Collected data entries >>
■ ■ ■ ■ ■ ■ ■
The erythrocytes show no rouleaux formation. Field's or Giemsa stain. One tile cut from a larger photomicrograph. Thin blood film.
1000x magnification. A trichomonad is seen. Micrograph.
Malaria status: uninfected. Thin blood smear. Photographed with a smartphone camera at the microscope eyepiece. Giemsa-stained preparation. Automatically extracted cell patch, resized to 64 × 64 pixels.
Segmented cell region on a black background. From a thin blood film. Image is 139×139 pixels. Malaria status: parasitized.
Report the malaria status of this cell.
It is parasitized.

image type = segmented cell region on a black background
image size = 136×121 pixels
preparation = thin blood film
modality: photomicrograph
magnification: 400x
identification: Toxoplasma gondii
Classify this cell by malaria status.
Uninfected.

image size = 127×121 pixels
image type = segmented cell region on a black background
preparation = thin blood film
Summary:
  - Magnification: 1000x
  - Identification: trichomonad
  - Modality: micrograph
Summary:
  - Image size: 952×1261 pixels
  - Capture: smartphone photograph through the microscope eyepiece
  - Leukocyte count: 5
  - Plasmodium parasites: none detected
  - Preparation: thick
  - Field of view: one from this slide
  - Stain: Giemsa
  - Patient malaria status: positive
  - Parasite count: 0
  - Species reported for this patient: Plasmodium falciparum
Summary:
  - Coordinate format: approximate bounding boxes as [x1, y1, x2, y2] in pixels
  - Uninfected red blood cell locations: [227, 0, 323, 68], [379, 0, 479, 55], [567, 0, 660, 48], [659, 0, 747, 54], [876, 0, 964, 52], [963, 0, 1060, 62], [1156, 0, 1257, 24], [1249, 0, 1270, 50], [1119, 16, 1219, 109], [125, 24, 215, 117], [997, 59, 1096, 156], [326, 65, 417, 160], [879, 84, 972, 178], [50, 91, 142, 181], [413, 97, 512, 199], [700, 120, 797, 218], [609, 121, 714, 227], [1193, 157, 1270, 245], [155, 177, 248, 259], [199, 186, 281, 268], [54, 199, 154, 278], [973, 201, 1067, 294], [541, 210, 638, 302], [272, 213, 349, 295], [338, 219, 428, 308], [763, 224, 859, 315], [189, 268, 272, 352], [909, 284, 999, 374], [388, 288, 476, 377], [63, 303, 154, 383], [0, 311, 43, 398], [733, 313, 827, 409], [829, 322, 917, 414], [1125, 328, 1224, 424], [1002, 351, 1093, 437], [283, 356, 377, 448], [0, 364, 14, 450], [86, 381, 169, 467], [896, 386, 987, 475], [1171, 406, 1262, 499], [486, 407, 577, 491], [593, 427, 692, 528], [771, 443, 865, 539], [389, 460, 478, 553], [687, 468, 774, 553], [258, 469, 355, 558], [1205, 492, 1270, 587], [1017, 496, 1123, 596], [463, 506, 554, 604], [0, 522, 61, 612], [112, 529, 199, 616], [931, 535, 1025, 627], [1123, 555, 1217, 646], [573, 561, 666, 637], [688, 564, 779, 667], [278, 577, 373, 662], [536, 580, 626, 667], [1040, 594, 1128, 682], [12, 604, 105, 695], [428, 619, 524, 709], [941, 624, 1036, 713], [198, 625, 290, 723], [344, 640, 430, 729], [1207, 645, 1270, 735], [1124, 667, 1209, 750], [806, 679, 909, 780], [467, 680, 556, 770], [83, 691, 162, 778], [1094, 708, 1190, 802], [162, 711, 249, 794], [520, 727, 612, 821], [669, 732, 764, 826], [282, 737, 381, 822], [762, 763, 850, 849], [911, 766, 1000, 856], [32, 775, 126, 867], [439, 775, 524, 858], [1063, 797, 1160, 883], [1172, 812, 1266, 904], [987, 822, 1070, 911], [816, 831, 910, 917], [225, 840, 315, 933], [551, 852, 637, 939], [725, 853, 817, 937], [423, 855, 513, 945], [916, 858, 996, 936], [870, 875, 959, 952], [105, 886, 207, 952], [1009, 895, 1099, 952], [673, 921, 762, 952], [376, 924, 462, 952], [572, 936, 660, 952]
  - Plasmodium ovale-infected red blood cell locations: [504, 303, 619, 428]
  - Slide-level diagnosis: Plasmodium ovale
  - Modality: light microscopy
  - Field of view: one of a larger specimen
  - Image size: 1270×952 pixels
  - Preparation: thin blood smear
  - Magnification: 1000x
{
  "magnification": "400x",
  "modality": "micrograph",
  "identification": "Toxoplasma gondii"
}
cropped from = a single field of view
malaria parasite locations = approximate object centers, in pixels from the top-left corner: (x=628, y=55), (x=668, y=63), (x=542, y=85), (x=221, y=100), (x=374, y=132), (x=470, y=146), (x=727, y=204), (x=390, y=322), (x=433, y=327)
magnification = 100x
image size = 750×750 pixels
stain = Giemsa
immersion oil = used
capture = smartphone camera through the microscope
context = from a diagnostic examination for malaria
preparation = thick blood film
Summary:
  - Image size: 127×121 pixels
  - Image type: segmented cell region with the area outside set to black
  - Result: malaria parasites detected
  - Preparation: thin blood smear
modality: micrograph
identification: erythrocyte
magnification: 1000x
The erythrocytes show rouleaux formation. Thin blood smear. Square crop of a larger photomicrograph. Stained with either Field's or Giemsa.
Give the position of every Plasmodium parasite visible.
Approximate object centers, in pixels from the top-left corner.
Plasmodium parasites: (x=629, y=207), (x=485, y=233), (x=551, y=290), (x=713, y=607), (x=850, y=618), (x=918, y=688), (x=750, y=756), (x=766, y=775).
■ ■ ■ ■ ■ ■ ■
Aim of the task >>
Lines containing the word "Toxoplasma" in the entries above should be counted, and only that number given.

Expected answer >>
2